Your memory of your parents was fading.
You only had a few things left over from their lives. Your father was a deadbeat and your mother died tragically when you were 7. You were taken in by a government agency.
The government was a corrupt place. Instead of putting you in a foster home, or putting you up for adoption, they threw you in a training facility and you eventually ended up with a task force.
Being a 15 year old in the military was like being a cat in a dog park.
You were good, you were disciplined, you were everything a captain could want in a soldier. But you were detached, and emotionally stunted and that wasn't something that was good for a teenager.
Being thrown into task force 141 was probably the best thing that had ever happened to you. Everyone was kind to you. Everyone treated you like a little sibling, which was very good on the state of your mental health which had been rapidly declining.
Captain Price was the like the father you never had.
He hated the government for what they tossed you into. He thought you deserved to be going to school, and worrying about prom and boys and school work. Not war and blood and training.
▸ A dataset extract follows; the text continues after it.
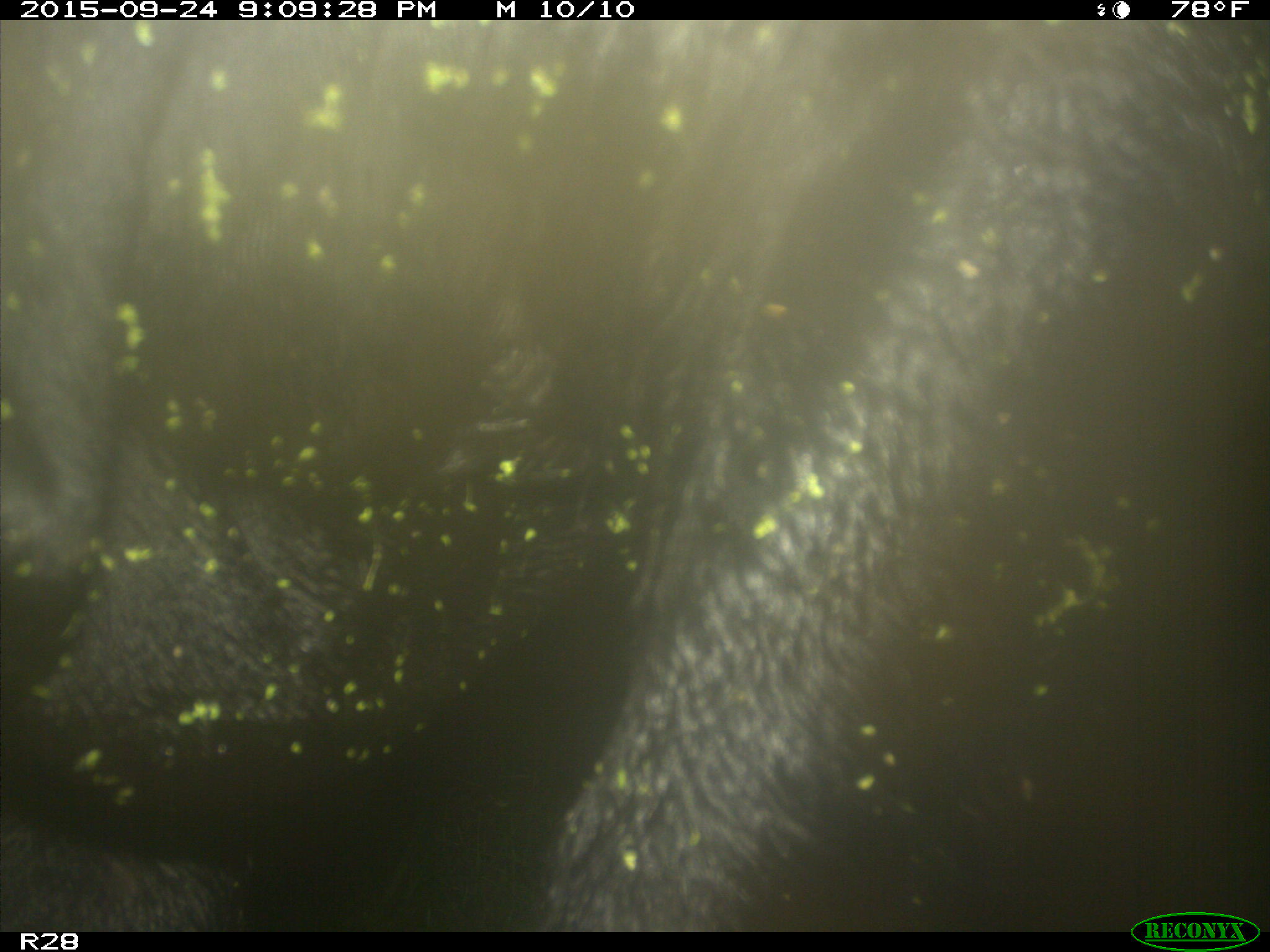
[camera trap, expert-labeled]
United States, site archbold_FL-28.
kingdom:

But he had to do what the government told him because he had to maintain his job too.
So he kept you as a soldier. And he trusted you. And he gave you what you never had. Stability.
He was the only man you fully trusted. You didn't even trust Soap or Ghost or Gaz as much as you trusted Price. He was your person.
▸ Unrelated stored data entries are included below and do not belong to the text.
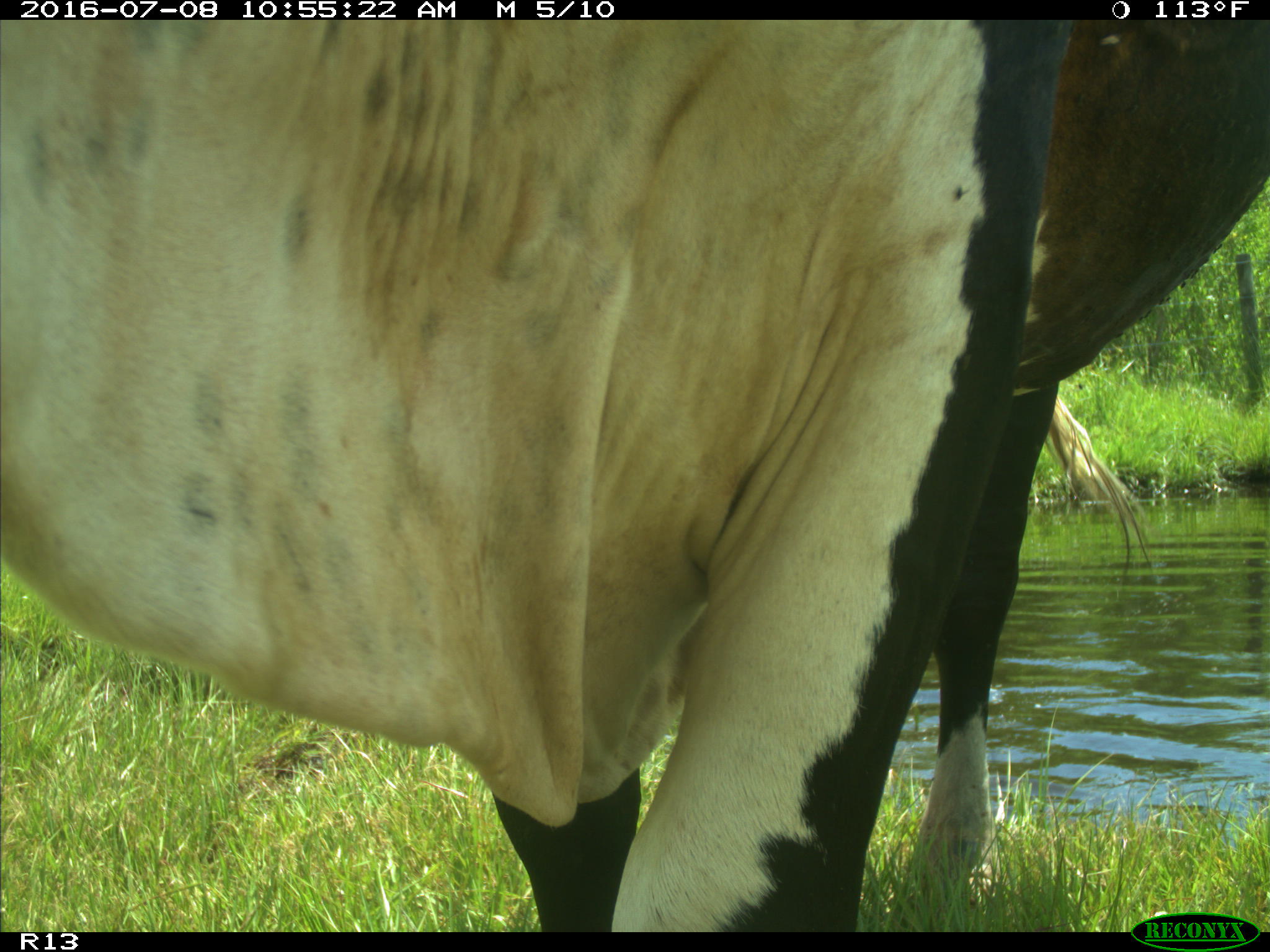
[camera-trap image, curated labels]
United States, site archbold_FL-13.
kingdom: Animalia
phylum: Chordata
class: Mammalia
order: Artiodactyla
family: Bovidae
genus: Bos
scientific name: Bos taurus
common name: domestic cow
He made you open up, he made you discover new things and he made you into more of a teenager rather than just another pawn in the governments system.
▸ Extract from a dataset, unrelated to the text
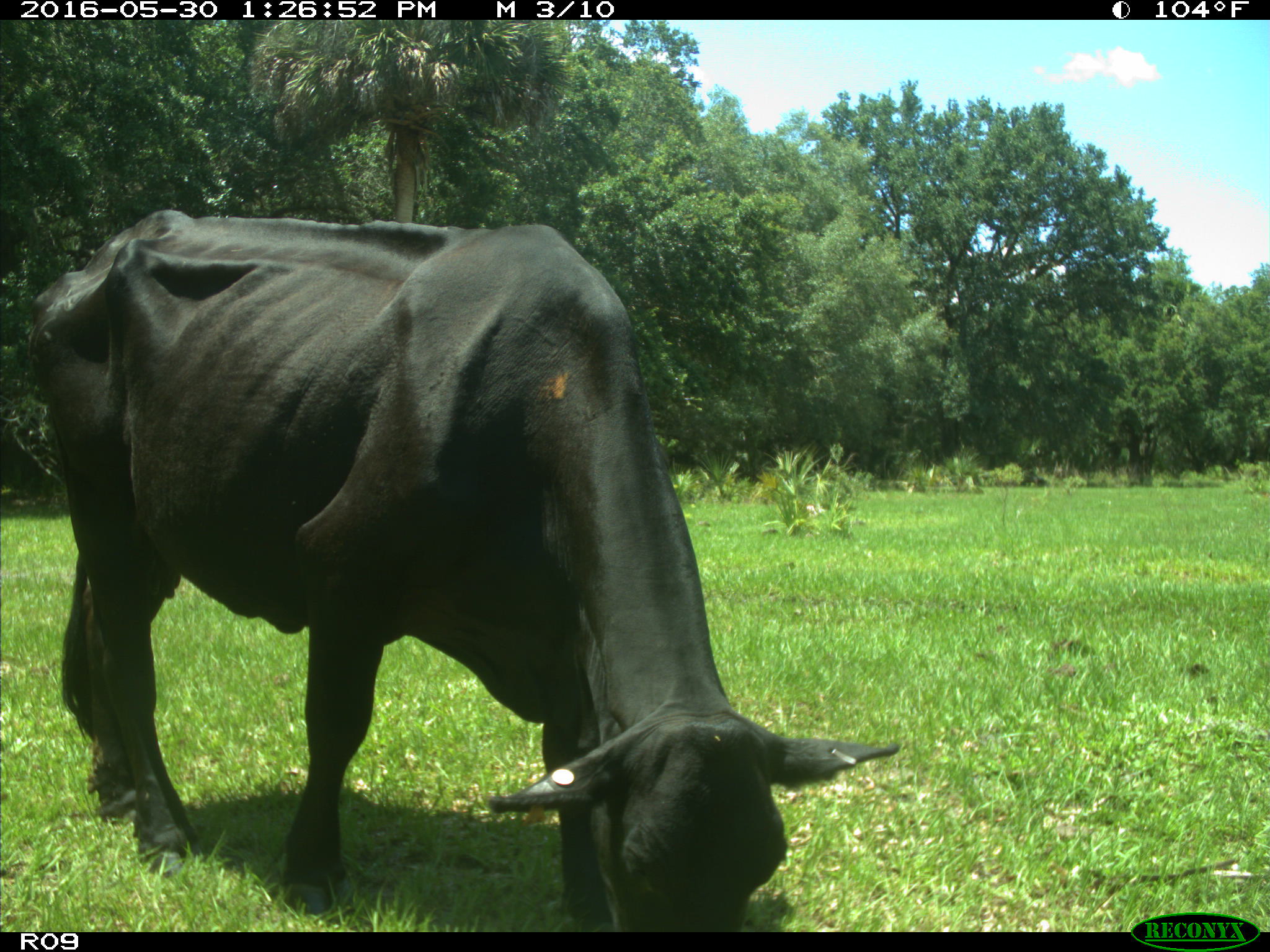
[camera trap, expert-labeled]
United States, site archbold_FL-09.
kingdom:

After hours he would spend time with you. Training, or taking you somewhere other than base. Tonight he was helping you train, landing punches on focus pads after he figured you were frustrated today. He didn't ask for the details yet. He was just helping you blow off steam in the only way you knew how. Violence.
Violence was a constant in your world and so that's the only way you knew how to cope. Blood seeped through the bandages wrapping your knuckles but you didn't dare stop.
Price watched with a furrowed brow, moving his hands and each pad every time you punched to allow you to increase the dynamic of your punches.
He was worried about you. He knew things were tough. But he wanted you to talk about things. Not punch your problems away.